[WHAT THE TASK REQUIRES]:
For the entries that follow, set down each one exactly and drop any pictures.

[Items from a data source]
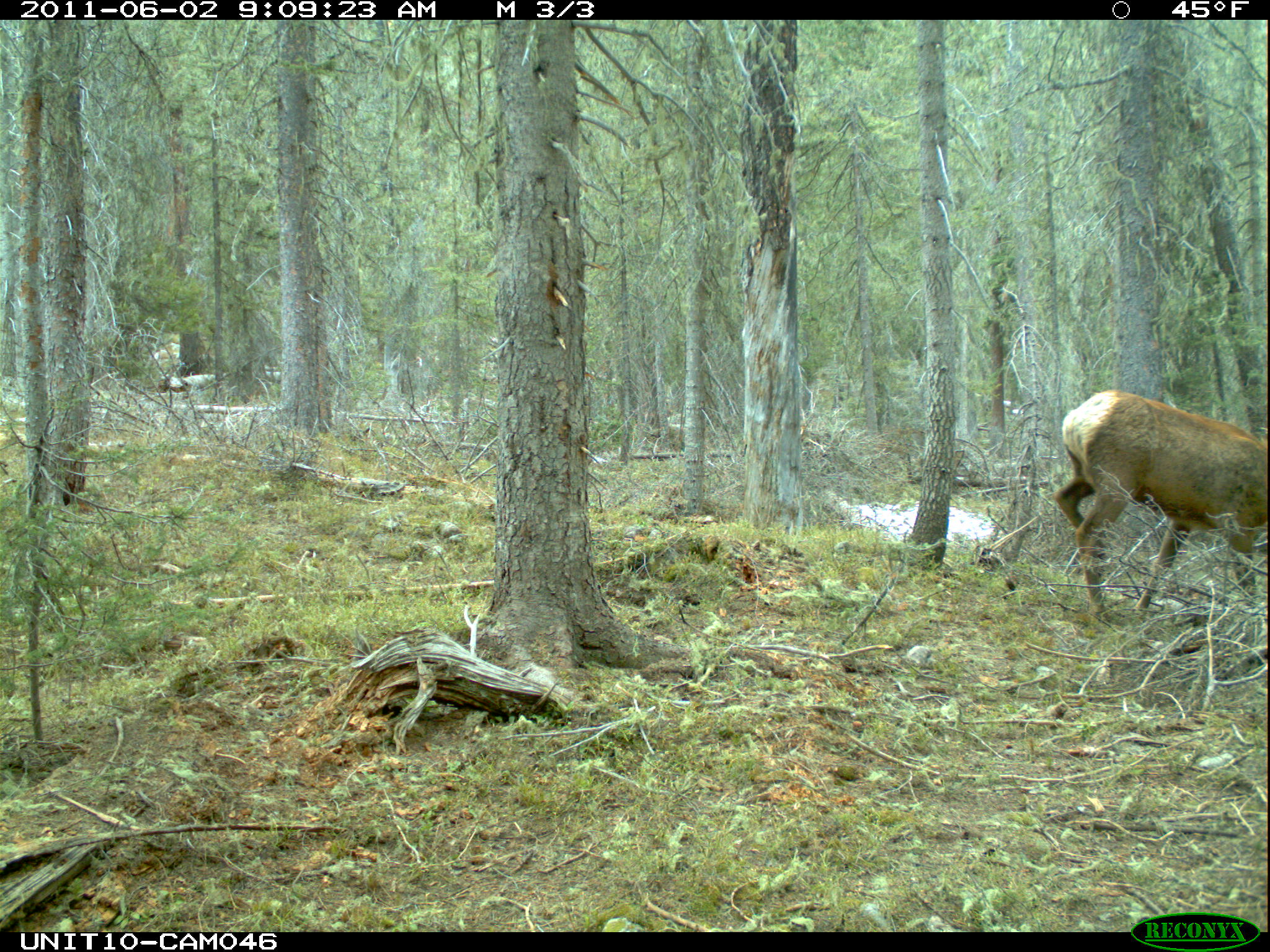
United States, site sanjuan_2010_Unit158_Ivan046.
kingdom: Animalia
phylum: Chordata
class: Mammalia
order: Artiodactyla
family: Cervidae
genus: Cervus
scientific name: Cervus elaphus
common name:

[ANSWER]:
United States, site sanjuan_2010_Unit158_Ivan046.
kingdom: Animalia
phylum: Chordata
class: Mammalia
order: Artiodactyla
family: Cervidae
genus: Cervus
scientific name: Cervus elaphus
common name:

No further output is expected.